A new Offshore Patrol Cutter (OPC) will provide the majority of offshore presence for the US Coast Guard’s cutter fleet, reflecting the service’s intention to pursue a wider strategic envelope and strengthen its ability to network with other platforms, assets and command centers.

The OPC will execute its missions with drones, an onboard helicopter, and high-speed over-the-horizon capable small boats. 

The ship was built with a new generation hull design for greater endurance and fuel efficiency and breakthrough levels of sensors, networking, and command and control systems. The massive 360-foot long vessel will bridge the capabilities of the 418-foot national security cutters, which patrol the open ocean, and the 154-foot fast response cutters, which serve closer to shore.

This is part of why the tactical rationale for the ship’s mission scope includes the greater use of drones and advanced networking to align the Coast Guard mission more fully with Navy and Marine Corps objectives.

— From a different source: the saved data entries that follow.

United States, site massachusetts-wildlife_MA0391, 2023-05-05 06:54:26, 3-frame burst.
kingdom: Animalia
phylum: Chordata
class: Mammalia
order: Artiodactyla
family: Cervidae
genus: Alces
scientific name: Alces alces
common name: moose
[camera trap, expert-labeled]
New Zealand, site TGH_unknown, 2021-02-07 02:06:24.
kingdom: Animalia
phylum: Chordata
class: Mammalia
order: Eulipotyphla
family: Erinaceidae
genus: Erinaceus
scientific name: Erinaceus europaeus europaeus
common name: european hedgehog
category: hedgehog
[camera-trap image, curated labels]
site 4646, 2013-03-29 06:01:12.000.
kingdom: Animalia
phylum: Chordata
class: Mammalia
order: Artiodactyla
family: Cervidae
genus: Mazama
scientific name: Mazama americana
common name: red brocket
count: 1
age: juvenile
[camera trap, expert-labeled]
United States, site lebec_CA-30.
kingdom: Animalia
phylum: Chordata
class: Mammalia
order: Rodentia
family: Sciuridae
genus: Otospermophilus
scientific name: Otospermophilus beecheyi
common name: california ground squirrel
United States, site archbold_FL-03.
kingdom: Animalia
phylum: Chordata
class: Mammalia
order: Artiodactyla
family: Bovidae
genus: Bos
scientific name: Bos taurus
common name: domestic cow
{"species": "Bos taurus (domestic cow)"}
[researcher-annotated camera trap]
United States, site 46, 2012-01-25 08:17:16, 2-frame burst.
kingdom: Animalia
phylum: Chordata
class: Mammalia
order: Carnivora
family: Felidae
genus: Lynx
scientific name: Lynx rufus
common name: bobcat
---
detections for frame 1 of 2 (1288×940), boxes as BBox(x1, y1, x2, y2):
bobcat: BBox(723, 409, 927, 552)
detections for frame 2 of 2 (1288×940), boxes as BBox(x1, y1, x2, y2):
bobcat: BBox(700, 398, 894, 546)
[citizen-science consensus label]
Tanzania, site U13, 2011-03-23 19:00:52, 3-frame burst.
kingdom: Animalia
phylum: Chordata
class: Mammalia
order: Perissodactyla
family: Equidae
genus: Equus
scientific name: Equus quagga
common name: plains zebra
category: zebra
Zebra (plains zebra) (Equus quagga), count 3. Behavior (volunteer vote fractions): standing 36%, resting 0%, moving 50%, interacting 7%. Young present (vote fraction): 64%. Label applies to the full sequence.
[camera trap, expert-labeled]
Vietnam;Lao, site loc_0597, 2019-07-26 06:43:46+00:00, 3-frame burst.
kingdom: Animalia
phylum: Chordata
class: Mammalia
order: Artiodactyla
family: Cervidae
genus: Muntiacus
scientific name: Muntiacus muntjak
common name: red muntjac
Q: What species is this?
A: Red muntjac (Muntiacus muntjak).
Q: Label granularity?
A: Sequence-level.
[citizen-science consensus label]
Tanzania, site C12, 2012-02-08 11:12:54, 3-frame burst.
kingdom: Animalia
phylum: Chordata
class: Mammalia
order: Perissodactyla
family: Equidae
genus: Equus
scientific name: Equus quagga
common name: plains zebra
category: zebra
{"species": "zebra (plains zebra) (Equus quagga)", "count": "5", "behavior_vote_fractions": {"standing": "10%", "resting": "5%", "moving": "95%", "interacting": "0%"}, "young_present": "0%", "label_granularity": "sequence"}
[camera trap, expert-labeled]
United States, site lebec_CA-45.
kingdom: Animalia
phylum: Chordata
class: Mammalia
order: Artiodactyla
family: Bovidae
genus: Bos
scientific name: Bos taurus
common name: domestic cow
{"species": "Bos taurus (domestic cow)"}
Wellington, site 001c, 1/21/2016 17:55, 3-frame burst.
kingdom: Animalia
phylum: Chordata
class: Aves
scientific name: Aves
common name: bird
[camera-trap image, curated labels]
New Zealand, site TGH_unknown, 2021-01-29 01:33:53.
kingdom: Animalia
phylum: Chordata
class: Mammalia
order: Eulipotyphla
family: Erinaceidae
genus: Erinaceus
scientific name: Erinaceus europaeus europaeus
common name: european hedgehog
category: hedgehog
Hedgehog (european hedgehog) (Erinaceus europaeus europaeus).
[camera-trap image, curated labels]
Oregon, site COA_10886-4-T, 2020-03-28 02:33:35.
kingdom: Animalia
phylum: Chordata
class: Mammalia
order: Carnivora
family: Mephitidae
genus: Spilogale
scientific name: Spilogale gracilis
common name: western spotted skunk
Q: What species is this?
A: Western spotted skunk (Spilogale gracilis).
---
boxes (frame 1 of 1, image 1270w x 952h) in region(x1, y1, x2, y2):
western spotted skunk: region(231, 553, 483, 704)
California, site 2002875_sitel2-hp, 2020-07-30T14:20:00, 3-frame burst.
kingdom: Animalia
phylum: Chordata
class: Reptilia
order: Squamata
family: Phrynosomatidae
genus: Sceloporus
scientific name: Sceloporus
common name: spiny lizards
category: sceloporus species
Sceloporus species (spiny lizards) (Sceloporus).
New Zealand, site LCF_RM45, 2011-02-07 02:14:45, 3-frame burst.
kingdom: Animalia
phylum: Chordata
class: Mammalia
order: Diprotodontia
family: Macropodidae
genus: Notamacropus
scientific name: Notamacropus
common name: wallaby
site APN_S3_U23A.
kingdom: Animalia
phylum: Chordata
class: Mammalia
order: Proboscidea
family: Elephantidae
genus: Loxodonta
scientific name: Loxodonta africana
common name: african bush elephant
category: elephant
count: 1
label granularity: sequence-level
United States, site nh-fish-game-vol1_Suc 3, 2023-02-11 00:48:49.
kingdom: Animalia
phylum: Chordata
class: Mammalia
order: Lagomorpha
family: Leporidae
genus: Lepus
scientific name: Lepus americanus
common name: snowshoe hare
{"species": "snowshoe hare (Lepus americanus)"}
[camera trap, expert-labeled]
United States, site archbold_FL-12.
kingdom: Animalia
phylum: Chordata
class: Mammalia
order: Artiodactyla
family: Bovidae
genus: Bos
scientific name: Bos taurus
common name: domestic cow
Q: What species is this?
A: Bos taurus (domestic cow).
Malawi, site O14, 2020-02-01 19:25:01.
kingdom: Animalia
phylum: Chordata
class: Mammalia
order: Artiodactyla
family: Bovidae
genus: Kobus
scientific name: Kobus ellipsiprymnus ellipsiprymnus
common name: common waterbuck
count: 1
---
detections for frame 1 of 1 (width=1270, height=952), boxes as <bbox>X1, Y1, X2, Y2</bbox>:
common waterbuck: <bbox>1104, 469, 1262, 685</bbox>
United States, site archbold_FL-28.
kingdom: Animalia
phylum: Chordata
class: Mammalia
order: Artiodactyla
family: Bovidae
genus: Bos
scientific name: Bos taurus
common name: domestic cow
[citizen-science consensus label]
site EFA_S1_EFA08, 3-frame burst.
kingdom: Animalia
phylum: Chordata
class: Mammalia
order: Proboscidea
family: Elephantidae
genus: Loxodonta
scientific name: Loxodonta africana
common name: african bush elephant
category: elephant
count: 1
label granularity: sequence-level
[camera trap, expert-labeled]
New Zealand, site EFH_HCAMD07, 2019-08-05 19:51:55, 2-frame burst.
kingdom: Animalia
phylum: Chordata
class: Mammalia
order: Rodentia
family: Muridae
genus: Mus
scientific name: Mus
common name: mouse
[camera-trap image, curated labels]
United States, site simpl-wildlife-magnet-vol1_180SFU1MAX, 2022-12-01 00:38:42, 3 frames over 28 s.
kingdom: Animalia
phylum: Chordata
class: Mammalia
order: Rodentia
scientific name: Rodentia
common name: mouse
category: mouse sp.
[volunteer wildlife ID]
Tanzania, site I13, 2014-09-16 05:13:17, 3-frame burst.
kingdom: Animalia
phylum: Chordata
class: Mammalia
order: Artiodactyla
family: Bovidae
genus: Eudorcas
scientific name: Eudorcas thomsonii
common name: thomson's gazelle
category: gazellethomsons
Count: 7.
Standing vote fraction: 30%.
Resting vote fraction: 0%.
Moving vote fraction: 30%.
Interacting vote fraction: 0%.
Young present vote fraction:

The OPC’s technological configuration is designed to improve interoperability and its broadening mission scope aligns with a just-released Coast Guard, Navy and Marine Corps maritime warfare strategy document, according to nationalinterest.org.

The collaborative ship development effort is pursued by an Eastern Shipbuilding Group-Northrop Grumman team. The companies’ focus on a new generation of technology is specifically intended to support the new strategy. For example, improved networking and surveillance systems and an advanced hull design can help facilitate more dispersed operations and greater strengthened interoperability with Navy and Marine Corps missions.